The statistics are dire. Panelist Cheryl Hyman, chancellor of the City Colleges of Chicago said 90 percent of her incoming students are not college-ready. Half of those students, she said, need remedial classes in all three categories – math, reading and writing.

The panel’s focus was on creative alternatives to educational problems, with Hyman the only educator on the five-person panel. The rest were Chicago business and civic leaders such as philanthropist Penny Pritzker and Groupon co-founder Brad Keywell.

Unlike Emanuel, Groupon co-founder Keywell said many of the solutions to problems like high drop-out rates and underfunded classrooms must come from outside CPS. But it’s a hard sell, he said.

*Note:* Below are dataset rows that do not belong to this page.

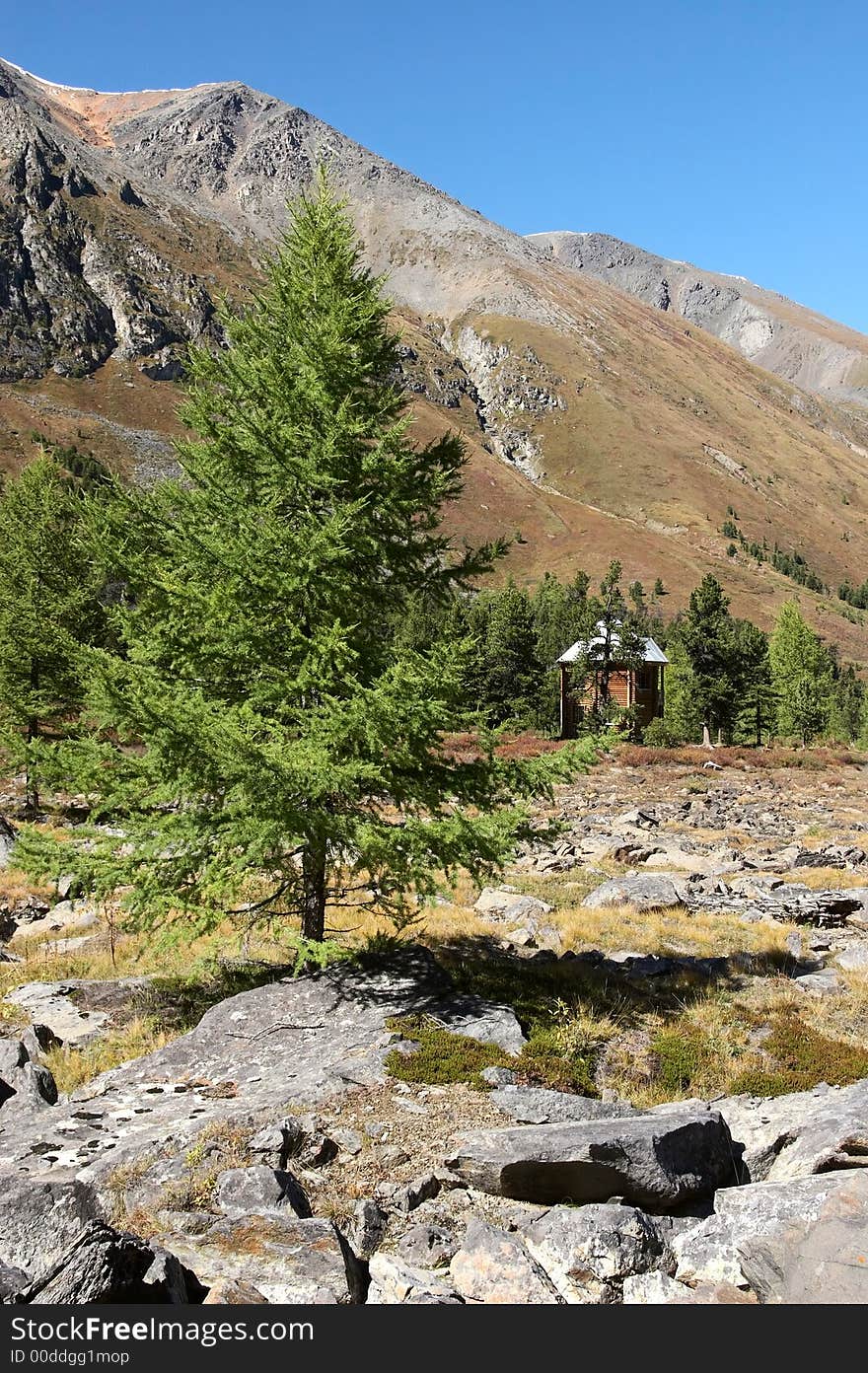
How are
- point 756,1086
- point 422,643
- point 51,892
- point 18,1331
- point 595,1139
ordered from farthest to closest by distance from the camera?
point 51,892
point 422,643
point 756,1086
point 595,1139
point 18,1331

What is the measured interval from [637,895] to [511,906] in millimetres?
3109

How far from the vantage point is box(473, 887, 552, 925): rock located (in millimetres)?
17438

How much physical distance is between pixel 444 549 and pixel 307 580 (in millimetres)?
2547

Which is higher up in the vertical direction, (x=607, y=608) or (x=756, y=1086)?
(x=607, y=608)

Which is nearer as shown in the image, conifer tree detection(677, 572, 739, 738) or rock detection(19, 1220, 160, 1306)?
rock detection(19, 1220, 160, 1306)

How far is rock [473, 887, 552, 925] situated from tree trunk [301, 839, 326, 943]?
698cm

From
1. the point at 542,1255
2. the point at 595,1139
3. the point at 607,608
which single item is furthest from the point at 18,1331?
the point at 607,608

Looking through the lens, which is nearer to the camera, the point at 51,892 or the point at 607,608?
the point at 51,892

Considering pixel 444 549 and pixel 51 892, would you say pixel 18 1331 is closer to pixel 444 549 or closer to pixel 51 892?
pixel 444 549

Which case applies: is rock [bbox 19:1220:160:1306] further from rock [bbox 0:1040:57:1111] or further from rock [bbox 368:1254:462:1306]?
rock [bbox 0:1040:57:1111]

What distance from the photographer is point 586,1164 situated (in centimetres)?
640

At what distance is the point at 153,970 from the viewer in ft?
43.2

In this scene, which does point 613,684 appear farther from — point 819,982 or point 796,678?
point 819,982

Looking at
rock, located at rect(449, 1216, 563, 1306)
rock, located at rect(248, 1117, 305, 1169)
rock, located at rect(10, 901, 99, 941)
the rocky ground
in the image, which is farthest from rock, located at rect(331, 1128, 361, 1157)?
rock, located at rect(10, 901, 99, 941)
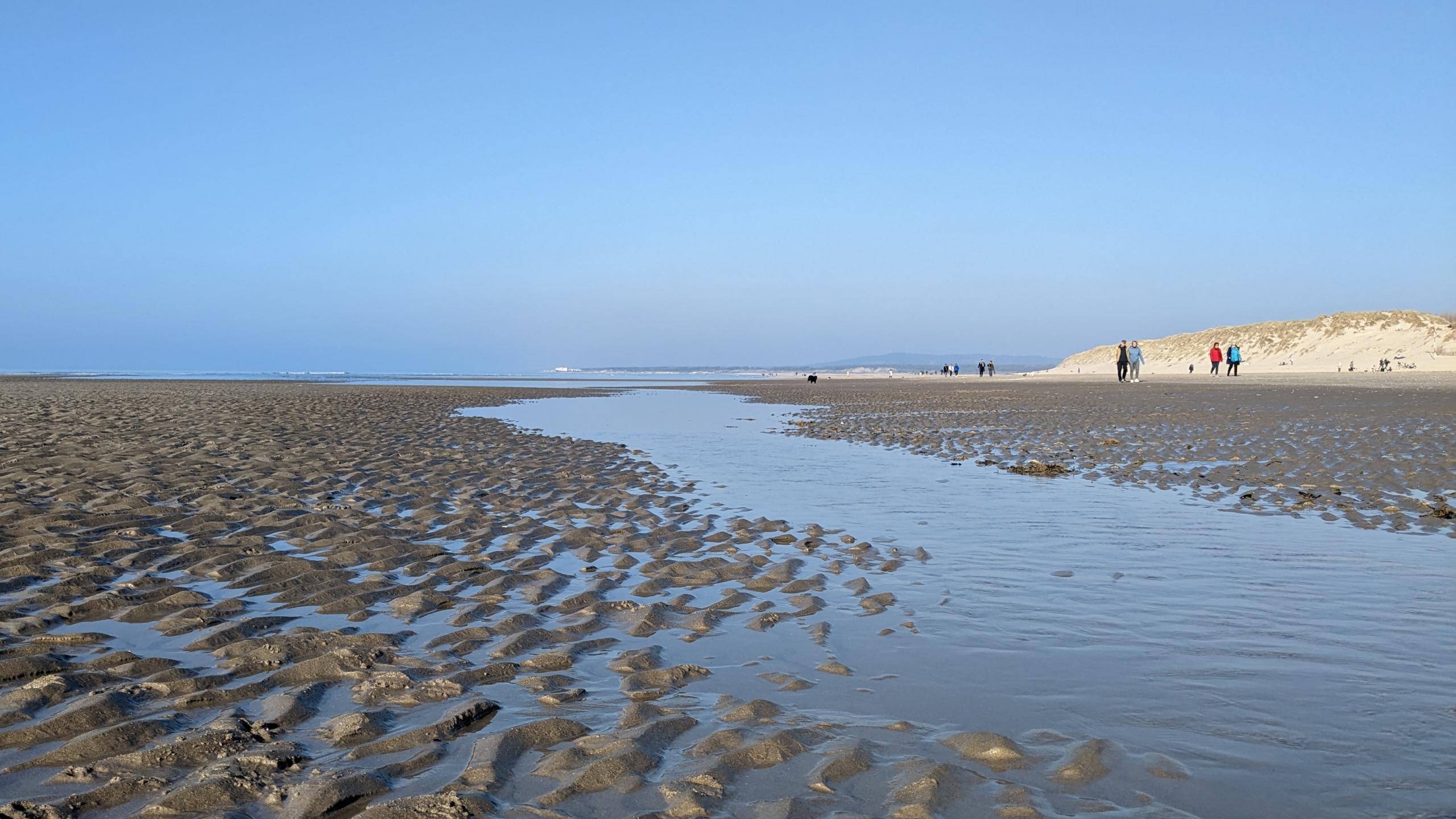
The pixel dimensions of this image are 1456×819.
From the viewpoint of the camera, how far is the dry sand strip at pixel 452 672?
10.8 ft

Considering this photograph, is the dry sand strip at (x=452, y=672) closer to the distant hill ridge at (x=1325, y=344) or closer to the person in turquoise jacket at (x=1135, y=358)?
the person in turquoise jacket at (x=1135, y=358)

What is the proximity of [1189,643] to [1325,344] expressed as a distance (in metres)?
76.7

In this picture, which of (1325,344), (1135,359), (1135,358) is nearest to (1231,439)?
(1135,359)

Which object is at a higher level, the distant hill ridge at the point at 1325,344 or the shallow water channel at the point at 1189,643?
the distant hill ridge at the point at 1325,344

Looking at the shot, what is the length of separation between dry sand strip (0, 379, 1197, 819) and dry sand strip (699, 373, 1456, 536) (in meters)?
5.67

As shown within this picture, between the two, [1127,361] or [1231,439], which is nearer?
[1231,439]

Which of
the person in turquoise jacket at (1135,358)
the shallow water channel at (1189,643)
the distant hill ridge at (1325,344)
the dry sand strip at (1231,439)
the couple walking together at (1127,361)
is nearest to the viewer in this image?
the shallow water channel at (1189,643)

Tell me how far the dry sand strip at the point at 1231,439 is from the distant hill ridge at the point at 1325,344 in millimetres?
27741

“The system has built barriers … bizarre walls I can only attribute to bureaucracy and historical tradition,” Keywell said, relating a story of how his company’s plans to “adopt” a nearby school were killed by red tape.

In his opening remarks, Mayor Richard Daley praised contentious charter schools as a way to help prepare children for college and the working world.

“A monopoly does not work. It never works at all. And finally we realized we need competition and those charter schools are public schools. Those contract schools are public schools,” Daley said. “It isn’t them versus us. It’s all of us together, how well we prepare our children.”

Emanuel is focusing many of his hopes on Senate Bill 7, a union-endorsed measure which would strengthen the role of the Chicago school board.

“What happened here in Illinois with Senate Bill 7 could be a game-changer for the country,” Cunningham said.

Cunningham attended the event in lieu of Education Secretary Arne Duncan, who was scheduled to speak.

Chicago schools have been under mayoral control since Daley won a legislative battle in 1995. SB 7 would increase the power of the board Emanuel picked, including the power to lengthen the class day, an Emanuel campaign promise.

Currently, the average school day is from 9 a.m. to 2:45 p.m., although some schools run from 8 a.m., letting children out at 1:45 p.m. Emanuel said this is putting Chicago behind major cities like Houston, which has about an hour more of school a day.

“That will end as soon as the Legislature passes that bill because the governor’s ready to sign it,” Emanuel said.The bill passed the state Senate unanimously in April, with 54 voting yes and five members not voting. It’s waiting first reading in the state House.

Education Nation is an NBC initiative setting similar discussions across the country. It next goes to Los Angeles. The “Education Nation Experience” installation on the plaza in front of NBC 5 Chicago Studios is open to the public through Saturday, May 7.